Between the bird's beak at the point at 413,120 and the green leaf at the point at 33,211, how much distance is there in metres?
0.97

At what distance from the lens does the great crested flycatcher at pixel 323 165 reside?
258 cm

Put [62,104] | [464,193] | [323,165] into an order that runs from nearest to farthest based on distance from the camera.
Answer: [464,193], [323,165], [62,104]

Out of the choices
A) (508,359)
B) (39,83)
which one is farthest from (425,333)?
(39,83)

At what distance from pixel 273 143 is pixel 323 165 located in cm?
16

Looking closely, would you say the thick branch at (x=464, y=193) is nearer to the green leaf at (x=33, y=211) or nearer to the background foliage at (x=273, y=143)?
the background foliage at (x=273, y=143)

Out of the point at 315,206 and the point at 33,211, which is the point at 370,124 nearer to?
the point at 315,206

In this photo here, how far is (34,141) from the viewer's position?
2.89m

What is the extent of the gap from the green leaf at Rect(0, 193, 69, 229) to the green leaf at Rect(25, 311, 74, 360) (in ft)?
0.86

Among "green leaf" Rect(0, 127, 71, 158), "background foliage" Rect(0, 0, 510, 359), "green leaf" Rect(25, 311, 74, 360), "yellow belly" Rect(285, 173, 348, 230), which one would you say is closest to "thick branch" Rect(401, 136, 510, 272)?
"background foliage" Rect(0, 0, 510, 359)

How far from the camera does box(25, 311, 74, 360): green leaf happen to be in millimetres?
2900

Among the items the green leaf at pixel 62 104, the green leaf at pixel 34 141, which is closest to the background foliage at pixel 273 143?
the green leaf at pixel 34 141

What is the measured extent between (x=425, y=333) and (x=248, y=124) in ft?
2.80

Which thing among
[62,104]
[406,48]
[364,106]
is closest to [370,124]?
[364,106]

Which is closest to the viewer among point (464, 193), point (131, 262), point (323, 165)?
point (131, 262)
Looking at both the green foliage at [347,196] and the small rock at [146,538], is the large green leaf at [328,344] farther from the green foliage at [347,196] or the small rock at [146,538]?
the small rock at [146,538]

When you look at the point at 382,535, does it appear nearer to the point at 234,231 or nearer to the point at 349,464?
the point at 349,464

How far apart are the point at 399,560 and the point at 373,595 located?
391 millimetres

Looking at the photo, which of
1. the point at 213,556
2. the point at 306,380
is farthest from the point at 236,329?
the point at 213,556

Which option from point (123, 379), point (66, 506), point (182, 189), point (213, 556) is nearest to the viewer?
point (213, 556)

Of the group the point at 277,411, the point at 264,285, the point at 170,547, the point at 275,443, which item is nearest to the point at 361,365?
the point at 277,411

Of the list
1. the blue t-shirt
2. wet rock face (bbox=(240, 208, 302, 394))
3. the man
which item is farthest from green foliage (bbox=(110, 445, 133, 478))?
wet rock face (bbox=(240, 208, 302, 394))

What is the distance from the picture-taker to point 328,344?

________

Rewrite the stretch from "Looking at both" through "391 millimetres", changing "green foliage" to "leafy bush" and leaving everything else the same.

# ANSWER BELOW
Looking at both the leafy bush at [347,196] and the small rock at [146,538], is the large green leaf at [328,344] farther from the leafy bush at [347,196] or the small rock at [146,538]?
the small rock at [146,538]

When you look at the point at 382,535, does it appear nearer to the point at 234,231 or nearer to the point at 349,464?
the point at 349,464

How far apart are the point at 399,560 and the point at 373,595 located?
391 millimetres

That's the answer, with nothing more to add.